The current study provides insights into the characteristics of structural variants and tandem repeats and their role in association studies. A systematic incorporation of these variants into genome wide association studies is advised. While not of immediate interest for genomic prediction purposes, this will be particularly beneficial for elucidating biological mechanisms driving the complex trait variation.
结构变异和串联重复是基因组变异的重要来源,但由于鉴定和基因分型具有挑战性,它们通常不在全基因组关联研究中进行分析。在这里,我们使用全基因组序列数据(20 倍覆盖)在四个 F 猪杂交的奠基动物中对这些变体进行了最先进的策略分析。在奠基者水平上,我们将这些变体与通常筛选的 SNP 和小插入缺失进行了比较。在 F 水平上,我们使用结构变体和串联重复的推断进行了与四个生长和胴体性状相关的关联研究,然后与之前进行的基于 SNP 和小插入缺失的关联研究进行了比较。

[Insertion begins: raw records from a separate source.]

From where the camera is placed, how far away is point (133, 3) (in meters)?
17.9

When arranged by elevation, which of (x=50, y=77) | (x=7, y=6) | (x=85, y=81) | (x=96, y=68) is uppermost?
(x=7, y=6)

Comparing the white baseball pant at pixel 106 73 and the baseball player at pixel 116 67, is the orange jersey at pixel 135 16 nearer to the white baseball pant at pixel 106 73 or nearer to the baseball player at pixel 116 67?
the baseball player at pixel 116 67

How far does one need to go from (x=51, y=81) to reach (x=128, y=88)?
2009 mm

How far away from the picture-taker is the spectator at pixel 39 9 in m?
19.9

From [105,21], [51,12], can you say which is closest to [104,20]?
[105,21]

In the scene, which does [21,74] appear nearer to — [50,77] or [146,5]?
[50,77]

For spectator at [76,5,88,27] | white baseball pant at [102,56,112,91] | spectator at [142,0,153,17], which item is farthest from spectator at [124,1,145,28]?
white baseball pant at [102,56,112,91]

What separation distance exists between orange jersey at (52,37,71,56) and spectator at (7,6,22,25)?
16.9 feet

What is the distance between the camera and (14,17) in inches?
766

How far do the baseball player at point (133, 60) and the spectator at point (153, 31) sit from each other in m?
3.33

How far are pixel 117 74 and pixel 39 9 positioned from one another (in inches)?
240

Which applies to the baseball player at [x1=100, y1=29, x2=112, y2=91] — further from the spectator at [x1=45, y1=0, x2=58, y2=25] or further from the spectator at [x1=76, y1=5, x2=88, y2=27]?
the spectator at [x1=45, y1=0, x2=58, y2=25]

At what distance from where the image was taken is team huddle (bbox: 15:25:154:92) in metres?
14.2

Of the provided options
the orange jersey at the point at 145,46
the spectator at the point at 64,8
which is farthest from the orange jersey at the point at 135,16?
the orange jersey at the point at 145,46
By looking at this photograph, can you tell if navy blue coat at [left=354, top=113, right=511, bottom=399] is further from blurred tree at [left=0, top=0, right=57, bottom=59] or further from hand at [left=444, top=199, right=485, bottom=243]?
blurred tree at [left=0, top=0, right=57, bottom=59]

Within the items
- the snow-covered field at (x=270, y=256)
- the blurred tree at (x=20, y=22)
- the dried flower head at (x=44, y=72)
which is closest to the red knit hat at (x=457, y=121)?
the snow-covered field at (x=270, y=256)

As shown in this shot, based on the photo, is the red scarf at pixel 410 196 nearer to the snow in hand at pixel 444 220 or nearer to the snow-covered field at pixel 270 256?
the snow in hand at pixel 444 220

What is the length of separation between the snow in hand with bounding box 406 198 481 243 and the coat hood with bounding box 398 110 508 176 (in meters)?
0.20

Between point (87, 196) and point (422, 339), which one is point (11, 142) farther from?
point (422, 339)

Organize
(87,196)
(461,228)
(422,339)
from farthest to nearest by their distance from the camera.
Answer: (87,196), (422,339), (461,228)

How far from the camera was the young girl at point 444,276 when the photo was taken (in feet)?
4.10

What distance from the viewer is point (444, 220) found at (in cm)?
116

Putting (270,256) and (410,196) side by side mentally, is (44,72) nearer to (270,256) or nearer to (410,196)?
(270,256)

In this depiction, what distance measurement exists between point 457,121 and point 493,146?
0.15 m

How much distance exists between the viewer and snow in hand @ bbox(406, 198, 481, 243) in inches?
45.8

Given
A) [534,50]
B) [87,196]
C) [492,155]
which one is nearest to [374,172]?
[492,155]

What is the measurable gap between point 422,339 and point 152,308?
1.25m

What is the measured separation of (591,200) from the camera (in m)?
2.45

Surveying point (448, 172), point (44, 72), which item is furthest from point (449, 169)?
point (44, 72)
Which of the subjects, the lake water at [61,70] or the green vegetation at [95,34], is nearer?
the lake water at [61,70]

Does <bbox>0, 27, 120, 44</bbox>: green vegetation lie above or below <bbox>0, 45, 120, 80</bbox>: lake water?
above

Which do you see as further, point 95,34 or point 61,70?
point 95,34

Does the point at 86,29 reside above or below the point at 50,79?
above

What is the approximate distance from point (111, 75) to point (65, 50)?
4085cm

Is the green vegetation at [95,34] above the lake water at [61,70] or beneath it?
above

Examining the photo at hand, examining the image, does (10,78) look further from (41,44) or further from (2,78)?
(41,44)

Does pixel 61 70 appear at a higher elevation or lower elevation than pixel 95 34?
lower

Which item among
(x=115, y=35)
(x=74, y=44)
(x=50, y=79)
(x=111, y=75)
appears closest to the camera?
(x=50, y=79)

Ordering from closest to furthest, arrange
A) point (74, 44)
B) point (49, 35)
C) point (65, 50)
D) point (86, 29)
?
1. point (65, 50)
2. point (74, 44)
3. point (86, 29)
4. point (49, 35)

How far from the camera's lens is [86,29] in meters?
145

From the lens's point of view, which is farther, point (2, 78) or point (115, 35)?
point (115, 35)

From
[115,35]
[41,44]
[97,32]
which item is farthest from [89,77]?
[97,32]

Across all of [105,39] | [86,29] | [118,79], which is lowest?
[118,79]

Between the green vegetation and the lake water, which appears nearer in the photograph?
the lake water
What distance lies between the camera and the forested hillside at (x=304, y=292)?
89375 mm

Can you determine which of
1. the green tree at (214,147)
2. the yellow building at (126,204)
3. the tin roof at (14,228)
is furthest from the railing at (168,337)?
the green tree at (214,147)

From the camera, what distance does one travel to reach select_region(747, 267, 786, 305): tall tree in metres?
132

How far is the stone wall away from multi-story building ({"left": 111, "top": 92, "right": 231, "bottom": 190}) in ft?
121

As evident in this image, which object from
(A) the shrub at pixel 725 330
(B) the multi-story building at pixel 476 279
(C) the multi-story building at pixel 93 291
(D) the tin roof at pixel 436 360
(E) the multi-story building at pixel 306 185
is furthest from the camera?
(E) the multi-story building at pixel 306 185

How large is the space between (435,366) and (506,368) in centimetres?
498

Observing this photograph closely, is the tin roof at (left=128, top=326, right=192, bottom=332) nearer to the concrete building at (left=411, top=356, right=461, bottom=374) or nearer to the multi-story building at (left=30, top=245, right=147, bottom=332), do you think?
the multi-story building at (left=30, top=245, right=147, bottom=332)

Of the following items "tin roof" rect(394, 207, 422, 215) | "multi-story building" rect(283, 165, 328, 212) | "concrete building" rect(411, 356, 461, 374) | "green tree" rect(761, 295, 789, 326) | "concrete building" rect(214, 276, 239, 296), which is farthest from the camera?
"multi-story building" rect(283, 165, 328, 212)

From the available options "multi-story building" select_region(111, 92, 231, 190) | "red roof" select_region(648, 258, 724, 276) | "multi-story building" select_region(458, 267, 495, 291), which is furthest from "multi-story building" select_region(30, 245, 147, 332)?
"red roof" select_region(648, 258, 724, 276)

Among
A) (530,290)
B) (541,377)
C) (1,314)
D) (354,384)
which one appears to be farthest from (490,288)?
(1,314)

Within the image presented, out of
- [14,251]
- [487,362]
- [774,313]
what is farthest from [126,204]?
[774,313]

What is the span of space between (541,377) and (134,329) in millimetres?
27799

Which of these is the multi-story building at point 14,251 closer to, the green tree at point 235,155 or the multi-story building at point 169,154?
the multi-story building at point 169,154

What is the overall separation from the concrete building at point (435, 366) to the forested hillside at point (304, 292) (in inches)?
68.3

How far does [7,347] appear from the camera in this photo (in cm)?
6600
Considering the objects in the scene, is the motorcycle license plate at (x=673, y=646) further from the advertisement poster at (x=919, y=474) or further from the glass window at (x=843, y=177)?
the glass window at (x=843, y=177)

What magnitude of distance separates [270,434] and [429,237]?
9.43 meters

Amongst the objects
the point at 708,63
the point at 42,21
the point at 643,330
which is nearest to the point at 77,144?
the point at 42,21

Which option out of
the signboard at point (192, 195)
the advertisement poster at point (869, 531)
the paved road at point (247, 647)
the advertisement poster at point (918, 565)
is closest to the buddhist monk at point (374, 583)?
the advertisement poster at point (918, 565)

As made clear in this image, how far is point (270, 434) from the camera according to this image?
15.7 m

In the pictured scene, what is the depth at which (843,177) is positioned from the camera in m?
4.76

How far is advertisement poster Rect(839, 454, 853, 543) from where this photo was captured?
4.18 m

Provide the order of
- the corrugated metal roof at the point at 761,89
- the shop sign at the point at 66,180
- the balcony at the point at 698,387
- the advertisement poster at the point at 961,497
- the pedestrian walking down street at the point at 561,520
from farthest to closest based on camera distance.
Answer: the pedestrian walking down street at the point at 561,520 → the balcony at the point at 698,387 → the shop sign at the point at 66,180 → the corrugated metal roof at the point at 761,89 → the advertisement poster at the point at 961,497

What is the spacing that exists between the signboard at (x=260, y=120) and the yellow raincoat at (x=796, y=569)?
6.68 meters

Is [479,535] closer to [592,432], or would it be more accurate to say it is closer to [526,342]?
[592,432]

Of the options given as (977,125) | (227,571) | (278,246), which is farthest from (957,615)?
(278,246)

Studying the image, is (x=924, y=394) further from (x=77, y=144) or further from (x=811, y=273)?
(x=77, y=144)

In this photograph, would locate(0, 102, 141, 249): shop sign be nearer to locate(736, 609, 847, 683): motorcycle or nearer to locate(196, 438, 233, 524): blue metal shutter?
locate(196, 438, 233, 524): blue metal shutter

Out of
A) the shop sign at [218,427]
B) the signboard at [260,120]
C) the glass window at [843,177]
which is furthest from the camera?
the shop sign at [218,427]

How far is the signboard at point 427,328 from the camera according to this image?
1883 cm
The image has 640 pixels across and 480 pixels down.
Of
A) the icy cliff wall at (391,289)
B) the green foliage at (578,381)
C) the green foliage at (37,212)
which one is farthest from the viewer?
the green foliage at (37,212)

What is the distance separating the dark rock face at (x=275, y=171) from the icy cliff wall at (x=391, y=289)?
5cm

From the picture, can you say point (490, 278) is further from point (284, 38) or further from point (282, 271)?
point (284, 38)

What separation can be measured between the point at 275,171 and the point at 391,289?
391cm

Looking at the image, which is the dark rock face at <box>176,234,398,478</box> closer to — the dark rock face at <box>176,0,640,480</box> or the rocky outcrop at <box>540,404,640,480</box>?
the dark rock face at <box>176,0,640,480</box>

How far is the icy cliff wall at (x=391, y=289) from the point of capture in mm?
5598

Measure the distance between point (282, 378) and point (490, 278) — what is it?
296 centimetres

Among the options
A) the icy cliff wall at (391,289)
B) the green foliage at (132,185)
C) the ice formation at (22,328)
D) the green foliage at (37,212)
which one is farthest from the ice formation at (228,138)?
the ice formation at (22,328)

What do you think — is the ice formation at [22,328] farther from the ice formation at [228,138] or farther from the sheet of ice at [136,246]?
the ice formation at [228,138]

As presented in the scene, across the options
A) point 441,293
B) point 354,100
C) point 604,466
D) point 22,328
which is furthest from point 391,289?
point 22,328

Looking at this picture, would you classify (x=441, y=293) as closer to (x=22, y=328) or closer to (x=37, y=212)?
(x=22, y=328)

在奠基者中总共分析了 13201 个高可信度的结构变体和 103730 个多态性串联重复(重复长度为 2-20 bp)。我们观察到 SNP 或小插入缺失与结构变体或串联重复之间存在中度至高度(r 值从 0.48 到 0.57)的共定位水平。在关联步骤中,56.56%的显著变体与之前研究中同一性状显著关联的 SNP 和小插入缺失没有高度 LD,因此在标准关联研究中可能没有标记。对于研究的四个生长和胴体性状,我们之前研究中已经提出的许多候选基因得到了确认,并确定了其他候选基因。有趣的是,出现了一种关于结构变体或串联重复如何调节表型性状的共同模式。许多显著变体嵌入或附近有长非编码 RNA,引起了人们对其功能重要性的关注。鉴定的长非编码 RNA 及其相关的结构变体或串联重复如何通过特定机制对数量性状变异做出贡献,需要进一步研究。
本研究提供了结构变异和串联重复的特征及其在关联研究中的作用的见解。建议将这些变体系统地纳入全基因组关联研究中。虽然对基因组预测目的没有直接的兴趣,但这将特别有助于阐明驱动复杂性状变异的生物学机制。